WHAT YOU HAVE TO DO: Copy the entries word for word, starting from the first line and ending with the line that contains "point (912, 297) →", both ends included.
BEGIN DATA SUPPLIED
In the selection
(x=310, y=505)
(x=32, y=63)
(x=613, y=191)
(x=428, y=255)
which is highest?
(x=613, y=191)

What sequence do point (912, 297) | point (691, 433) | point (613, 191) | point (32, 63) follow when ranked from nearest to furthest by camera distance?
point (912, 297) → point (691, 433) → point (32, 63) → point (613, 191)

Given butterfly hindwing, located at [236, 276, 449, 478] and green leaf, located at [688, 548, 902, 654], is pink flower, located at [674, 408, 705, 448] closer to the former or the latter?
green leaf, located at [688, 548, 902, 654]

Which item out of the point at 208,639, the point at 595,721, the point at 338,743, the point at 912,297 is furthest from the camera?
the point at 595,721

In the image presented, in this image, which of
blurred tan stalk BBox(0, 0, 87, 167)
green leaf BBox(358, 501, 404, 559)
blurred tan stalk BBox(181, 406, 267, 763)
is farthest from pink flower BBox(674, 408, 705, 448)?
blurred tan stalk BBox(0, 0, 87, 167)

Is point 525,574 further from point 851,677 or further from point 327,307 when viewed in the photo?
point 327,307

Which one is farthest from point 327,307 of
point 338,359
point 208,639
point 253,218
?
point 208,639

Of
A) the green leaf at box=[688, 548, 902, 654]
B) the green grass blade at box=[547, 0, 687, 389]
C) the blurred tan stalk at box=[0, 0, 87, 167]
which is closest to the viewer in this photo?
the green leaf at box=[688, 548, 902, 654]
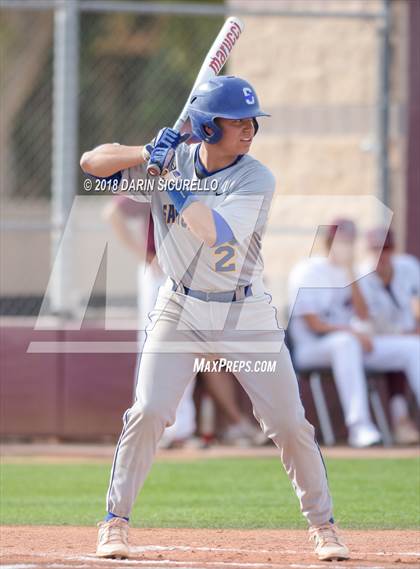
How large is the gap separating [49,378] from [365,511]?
13.3 ft

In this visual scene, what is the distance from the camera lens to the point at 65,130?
32.8 feet

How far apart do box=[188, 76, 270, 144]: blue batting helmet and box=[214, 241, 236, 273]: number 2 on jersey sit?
0.43 metres

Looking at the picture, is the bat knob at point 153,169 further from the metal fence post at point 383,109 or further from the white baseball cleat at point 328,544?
the metal fence post at point 383,109

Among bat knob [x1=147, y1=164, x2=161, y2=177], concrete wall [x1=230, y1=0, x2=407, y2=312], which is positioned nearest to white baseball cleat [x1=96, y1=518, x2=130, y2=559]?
bat knob [x1=147, y1=164, x2=161, y2=177]

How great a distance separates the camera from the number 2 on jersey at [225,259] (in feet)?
16.5

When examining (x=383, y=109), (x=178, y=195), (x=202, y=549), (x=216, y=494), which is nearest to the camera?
(x=178, y=195)

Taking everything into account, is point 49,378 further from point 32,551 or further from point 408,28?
point 32,551

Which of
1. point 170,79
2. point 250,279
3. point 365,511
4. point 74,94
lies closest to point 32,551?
point 250,279

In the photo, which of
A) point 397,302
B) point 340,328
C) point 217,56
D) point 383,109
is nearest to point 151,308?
point 340,328

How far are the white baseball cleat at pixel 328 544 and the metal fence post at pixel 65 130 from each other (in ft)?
17.0

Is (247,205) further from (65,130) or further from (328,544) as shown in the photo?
(65,130)

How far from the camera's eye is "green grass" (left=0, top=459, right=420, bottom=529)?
6410 mm

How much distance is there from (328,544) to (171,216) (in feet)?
4.80

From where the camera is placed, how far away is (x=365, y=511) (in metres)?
6.70
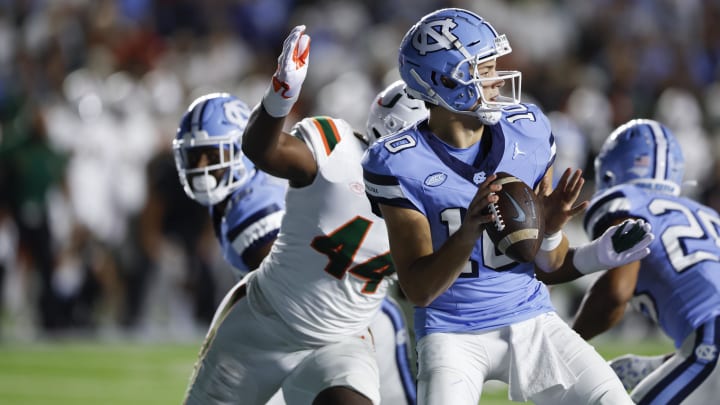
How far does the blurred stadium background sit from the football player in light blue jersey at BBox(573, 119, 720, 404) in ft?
11.3

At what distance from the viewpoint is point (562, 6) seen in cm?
1223

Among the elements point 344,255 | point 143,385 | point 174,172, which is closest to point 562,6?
point 174,172

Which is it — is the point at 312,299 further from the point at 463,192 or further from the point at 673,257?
the point at 673,257

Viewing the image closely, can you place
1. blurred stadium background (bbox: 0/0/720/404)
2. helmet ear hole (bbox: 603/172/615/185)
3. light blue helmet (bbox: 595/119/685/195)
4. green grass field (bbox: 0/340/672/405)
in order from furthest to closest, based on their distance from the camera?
1. blurred stadium background (bbox: 0/0/720/404)
2. green grass field (bbox: 0/340/672/405)
3. helmet ear hole (bbox: 603/172/615/185)
4. light blue helmet (bbox: 595/119/685/195)

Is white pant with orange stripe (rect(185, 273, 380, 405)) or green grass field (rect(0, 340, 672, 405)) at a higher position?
white pant with orange stripe (rect(185, 273, 380, 405))

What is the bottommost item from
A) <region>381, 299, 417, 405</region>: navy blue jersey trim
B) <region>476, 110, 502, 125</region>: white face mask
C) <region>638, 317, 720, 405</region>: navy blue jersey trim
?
<region>381, 299, 417, 405</region>: navy blue jersey trim

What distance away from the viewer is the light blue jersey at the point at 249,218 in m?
4.33

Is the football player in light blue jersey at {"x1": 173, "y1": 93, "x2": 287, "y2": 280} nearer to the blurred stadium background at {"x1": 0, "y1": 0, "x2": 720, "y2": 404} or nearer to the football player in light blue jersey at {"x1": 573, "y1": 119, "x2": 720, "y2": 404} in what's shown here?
the football player in light blue jersey at {"x1": 573, "y1": 119, "x2": 720, "y2": 404}

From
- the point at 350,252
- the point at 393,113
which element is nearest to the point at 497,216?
the point at 350,252

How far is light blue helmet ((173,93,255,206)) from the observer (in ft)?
15.1

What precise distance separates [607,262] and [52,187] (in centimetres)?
674

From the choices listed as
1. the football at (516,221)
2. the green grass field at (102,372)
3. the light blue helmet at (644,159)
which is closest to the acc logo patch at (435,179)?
the football at (516,221)

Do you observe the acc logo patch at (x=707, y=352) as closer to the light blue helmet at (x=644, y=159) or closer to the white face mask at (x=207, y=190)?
the light blue helmet at (x=644, y=159)

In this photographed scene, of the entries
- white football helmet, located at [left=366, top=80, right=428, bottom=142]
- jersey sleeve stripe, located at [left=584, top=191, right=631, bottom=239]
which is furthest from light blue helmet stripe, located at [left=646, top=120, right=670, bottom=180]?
white football helmet, located at [left=366, top=80, right=428, bottom=142]
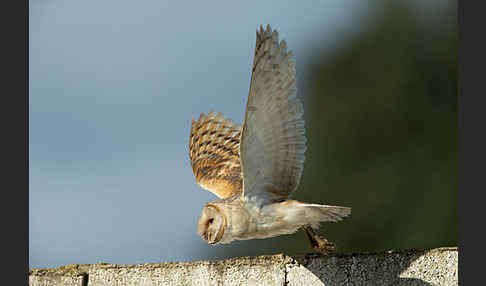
END DATA SUPPLIED
RESPONSE TO THE TASK:
In the selection
(x=310, y=505)
(x=32, y=63)
(x=613, y=191)
(x=428, y=255)
which is highest?
(x=613, y=191)

What sequence do point (912, 297) | point (691, 433) | point (613, 191) | point (32, 63) follow when ranked from nearest to furthest by camera distance?
point (912, 297) → point (691, 433) → point (32, 63) → point (613, 191)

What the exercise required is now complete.